Your objective – Render the data below as a Markdown table with the columns "Row" and "Text", one numbered row per line and blank lines left out, starting at the line containing "What is the spacing" and ending at the end of the data.

[Entries drawn from a collection]
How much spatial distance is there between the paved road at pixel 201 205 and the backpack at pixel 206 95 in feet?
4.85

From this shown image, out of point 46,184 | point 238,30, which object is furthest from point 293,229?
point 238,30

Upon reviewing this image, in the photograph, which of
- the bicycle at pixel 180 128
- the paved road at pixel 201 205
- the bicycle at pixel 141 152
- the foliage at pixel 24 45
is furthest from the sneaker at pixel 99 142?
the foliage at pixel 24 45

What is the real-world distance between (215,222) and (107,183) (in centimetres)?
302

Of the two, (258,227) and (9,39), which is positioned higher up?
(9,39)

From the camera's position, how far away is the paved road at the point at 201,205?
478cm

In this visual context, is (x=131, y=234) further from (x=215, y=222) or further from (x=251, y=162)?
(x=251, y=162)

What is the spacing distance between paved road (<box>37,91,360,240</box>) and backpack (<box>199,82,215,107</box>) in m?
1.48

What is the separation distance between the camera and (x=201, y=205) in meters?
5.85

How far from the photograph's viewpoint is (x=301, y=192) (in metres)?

Solution to the problem –
| Row | Text |
|---|---|
| 1 | What is the spacing distance between paved road (<box>37,91,360,240</box>) and backpack (<box>199,82,215,107</box>) in m? |
| 2 | 1.48 |
| 3 | What is the separation distance between the camera and (x=201, y=205) in meters? |
| 4 | 5.85 |
| 5 | How far from the photograph's viewpoint is (x=301, y=192) (in metres)? |